@Islands62 @Lemonade22 and anyone else who cares.
There is great confusion on this topic because people conflate two different types of financial aid contacts. There is the general, usually sent out before the FA deadline has passed, contact which is simply a reminder email sent to those applicants who said they were applying for financial aid but have not turned in all the required documents, and a more specific contact which demands a specific explanation of your situation or more specific documents usually a week or two before decisions come out (for schools that provide FA decisions with acceptance). The former contact is meaningless and does not correlate with acceptance, while the latter correlates highly with acceptance.
For example, I was contacted by the Smith Financial Aid office a week before I was informed that I was accepted (early write) asking why my mother’s income in her 1040 did not add up to the submitted W2s. This was because she had income for which a W2 or a 1099 was not given. When I told my father this he said congratulations, you have been accepted to college. I asked him why and he explained, that from the mid-90s to the mid-00s, he worked as a Financial Aid Officer at a mid-level college in California and that a FA officer NEVER works on a file until they have been informed that that student is accepted. NEVER!!.
In fact, when he started, they only worked on the files of those people who had paid the deposit and returned the acceptance form. This is because they have limited staff, and don’t have the resources to review the files and create a FA Award for students who will not attend. Plus there are limited pots of internal FA money, and they can only be allocated to the pool of accepted students. He further told me that this didn’t used to be a problem because FA Awards were usually given two weeks to a month after admissions decisions, but with higher competition for students, there came more pressure to have FA Awards with the Admissions decisions. Thus whereas before there was no overlap between Admissions and FA, now there is.

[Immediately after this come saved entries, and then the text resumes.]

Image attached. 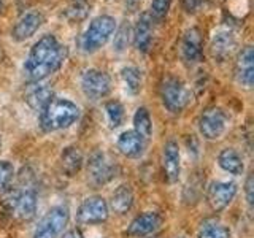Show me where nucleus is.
Returning a JSON list of instances; mask_svg holds the SVG:
<instances>
[{
    "instance_id": "obj_29",
    "label": "nucleus",
    "mask_w": 254,
    "mask_h": 238,
    "mask_svg": "<svg viewBox=\"0 0 254 238\" xmlns=\"http://www.w3.org/2000/svg\"><path fill=\"white\" fill-rule=\"evenodd\" d=\"M170 5H172V0H153L151 2V14L154 19H162L167 16L170 10Z\"/></svg>"
},
{
    "instance_id": "obj_7",
    "label": "nucleus",
    "mask_w": 254,
    "mask_h": 238,
    "mask_svg": "<svg viewBox=\"0 0 254 238\" xmlns=\"http://www.w3.org/2000/svg\"><path fill=\"white\" fill-rule=\"evenodd\" d=\"M68 219L70 211L67 206H54L40 221L32 238H59L68 224Z\"/></svg>"
},
{
    "instance_id": "obj_16",
    "label": "nucleus",
    "mask_w": 254,
    "mask_h": 238,
    "mask_svg": "<svg viewBox=\"0 0 254 238\" xmlns=\"http://www.w3.org/2000/svg\"><path fill=\"white\" fill-rule=\"evenodd\" d=\"M43 22V16L38 11H27L24 13L21 18L16 21L11 35L16 42H24V40L30 38L35 32L40 29Z\"/></svg>"
},
{
    "instance_id": "obj_8",
    "label": "nucleus",
    "mask_w": 254,
    "mask_h": 238,
    "mask_svg": "<svg viewBox=\"0 0 254 238\" xmlns=\"http://www.w3.org/2000/svg\"><path fill=\"white\" fill-rule=\"evenodd\" d=\"M229 125V116L226 111L218 107L206 108L200 119H198V130L202 137L206 140H218L221 138Z\"/></svg>"
},
{
    "instance_id": "obj_9",
    "label": "nucleus",
    "mask_w": 254,
    "mask_h": 238,
    "mask_svg": "<svg viewBox=\"0 0 254 238\" xmlns=\"http://www.w3.org/2000/svg\"><path fill=\"white\" fill-rule=\"evenodd\" d=\"M108 219V203L105 198L99 195L87 197L79 205L76 211V221L79 224L92 226V224H100Z\"/></svg>"
},
{
    "instance_id": "obj_27",
    "label": "nucleus",
    "mask_w": 254,
    "mask_h": 238,
    "mask_svg": "<svg viewBox=\"0 0 254 238\" xmlns=\"http://www.w3.org/2000/svg\"><path fill=\"white\" fill-rule=\"evenodd\" d=\"M105 111H107V118L111 127H119L124 121V107L119 103L118 100H110L105 105Z\"/></svg>"
},
{
    "instance_id": "obj_24",
    "label": "nucleus",
    "mask_w": 254,
    "mask_h": 238,
    "mask_svg": "<svg viewBox=\"0 0 254 238\" xmlns=\"http://www.w3.org/2000/svg\"><path fill=\"white\" fill-rule=\"evenodd\" d=\"M198 238H230L229 229L218 219H205L198 229Z\"/></svg>"
},
{
    "instance_id": "obj_13",
    "label": "nucleus",
    "mask_w": 254,
    "mask_h": 238,
    "mask_svg": "<svg viewBox=\"0 0 254 238\" xmlns=\"http://www.w3.org/2000/svg\"><path fill=\"white\" fill-rule=\"evenodd\" d=\"M235 78L237 83L251 89L254 84V51L253 46H245L240 51L237 58V65H235Z\"/></svg>"
},
{
    "instance_id": "obj_35",
    "label": "nucleus",
    "mask_w": 254,
    "mask_h": 238,
    "mask_svg": "<svg viewBox=\"0 0 254 238\" xmlns=\"http://www.w3.org/2000/svg\"><path fill=\"white\" fill-rule=\"evenodd\" d=\"M154 238H157V237H154Z\"/></svg>"
},
{
    "instance_id": "obj_25",
    "label": "nucleus",
    "mask_w": 254,
    "mask_h": 238,
    "mask_svg": "<svg viewBox=\"0 0 254 238\" xmlns=\"http://www.w3.org/2000/svg\"><path fill=\"white\" fill-rule=\"evenodd\" d=\"M133 127L140 137L148 140L153 133V122H151V116L148 113V110L145 107H140L133 115Z\"/></svg>"
},
{
    "instance_id": "obj_12",
    "label": "nucleus",
    "mask_w": 254,
    "mask_h": 238,
    "mask_svg": "<svg viewBox=\"0 0 254 238\" xmlns=\"http://www.w3.org/2000/svg\"><path fill=\"white\" fill-rule=\"evenodd\" d=\"M162 222L164 219L159 213L146 211L143 214H138V216L130 222L129 229H127V235L135 237V238H143L146 235L154 234L157 229H161Z\"/></svg>"
},
{
    "instance_id": "obj_15",
    "label": "nucleus",
    "mask_w": 254,
    "mask_h": 238,
    "mask_svg": "<svg viewBox=\"0 0 254 238\" xmlns=\"http://www.w3.org/2000/svg\"><path fill=\"white\" fill-rule=\"evenodd\" d=\"M181 54L188 63H197L203 56V40L200 30L192 27L186 30L181 42Z\"/></svg>"
},
{
    "instance_id": "obj_19",
    "label": "nucleus",
    "mask_w": 254,
    "mask_h": 238,
    "mask_svg": "<svg viewBox=\"0 0 254 238\" xmlns=\"http://www.w3.org/2000/svg\"><path fill=\"white\" fill-rule=\"evenodd\" d=\"M24 99H26L27 105L32 110L42 111L54 97H53V89H51L50 86L40 84V83H34V84H30L27 89H26Z\"/></svg>"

Finally, more proof. As I said in other places I was accepted to Cornell and Williams, rejected from Swarthmore and waitlisted at UChicago. I received the same W2 demand from both Cornell and Williams a week before I was notified of their acceptances, whereas with Swarthmore and UChicago, I received nothing. Thus, in all my applications where we have access to an FA checklist, I can reasonably tell you if I am in contention or not for a spot because the issue with my FA is something that needs to be rectified before they can issue FA Award. Two other schools have messed with my financial aid based on this problem, and the rest there is nothing.
So, in my case, if I have not received an email asking for clarification of my mom’s W2 problem a week before decisions are to come out (for schools that give FA Award simultaneously with acceptance), then I know that I am not accepted. Likewise, if I receive a W2 request, I know that I am accepted.
This is all based on a small sample size I know, but it makes logical sense.
Thus, the problem becomes not whether FA contact is meaningful, because in some cases it is, it is whether the contact you received is the “right” type of contact.